Buehler Imprägniersystem mit automatischer Zyklussteuerung

Das neue Vakuum-Imprägnier-System SimpliVac Vakuum-I erhöht die Zuverlässigkeit und Effizienz beim Kalteinbetten poröser Proben. Es eignet sich für den Einsatz in der Materialographie.

Kalteinbetten temperaturempfindlicher Proben (Bild: Buehler)

Mit SimpliVac, dem neuen Vakuum-Imprägniersystem von Buehler – ITW Test & Measurement GmbH, lassen sich Proben mit Poren oder Rissbild durch eine automatische Zyklussteuerung effizienter einbetten. Ohne den Einsatz einer externen Pumpe generiert das System zuverlässig, schnell und effizient ein Vakuum. Dadurch werden die Poren und Risse komplett mit Epoxidharz gefüllt. Das erhöht den Halt bei der Verarbeitung druckempfindlicher Prüfstücke. Die Darstellung bei materialographischen Untersuchungen gelingt kantenscharf.

Arbeitsauftrag A: Schreib aus dem Text über das Vakuum-Imprägniersystem den Abschnitt von „Buehler Imprägniersystem mit“ bis „in der Materialographie.“ wortgetreu ab.
Arbeitsauftrag B: Schreib den Text über das Vakuum-Imprägniersystem nach seinem letzten Satz weiter.

Eingabedaten:
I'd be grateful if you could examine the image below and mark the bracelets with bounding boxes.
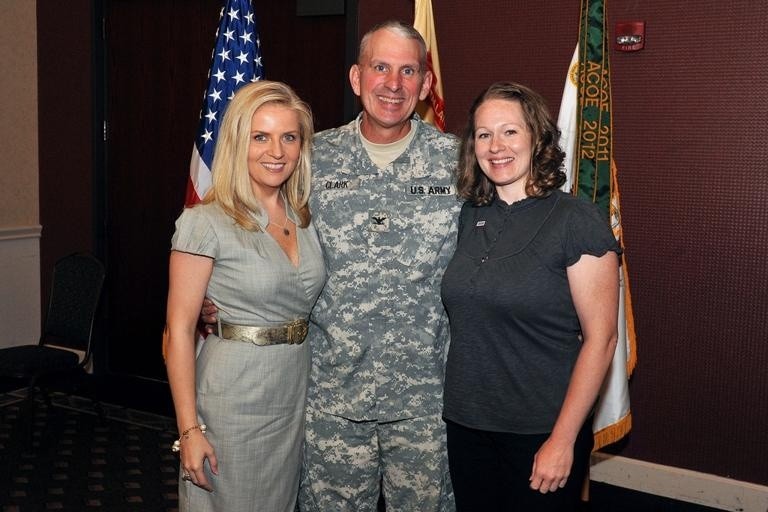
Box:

Deine Antwort A:
Buehler Imprägniersystem mit automatischer Zyklussteuerung

Das neue Vakuum-Imprägnier-System SimpliVac Vakuum-I erhöht die Zuverlässigkeit und Effizienz beim Kalteinbetten poröser Proben. Es eignet sich für den Einsatz in der Materialographie.

Deine Antwort B:
Das Prinzip des Kalteinbettens ermöglicht die Präparation von Proben, die temperaturempfindlich sind. Die Zyklenzahl, der Unterdruck des Vakuums und die Zeit unter Vakuum sind frei programmierbar. Der große Kammerdurchmesser des SimpliVac erlaubt das gleichzeitige Einbetten einer Vielzahl kleinerer Proben. Empfindliche Prüfstücke aus den Bereichen Luft-& Raumfahrt, Elektronikfertigung, thermisch gespritzte Schichten und additive Fertigung können mit SimpliVac imprägniert werden.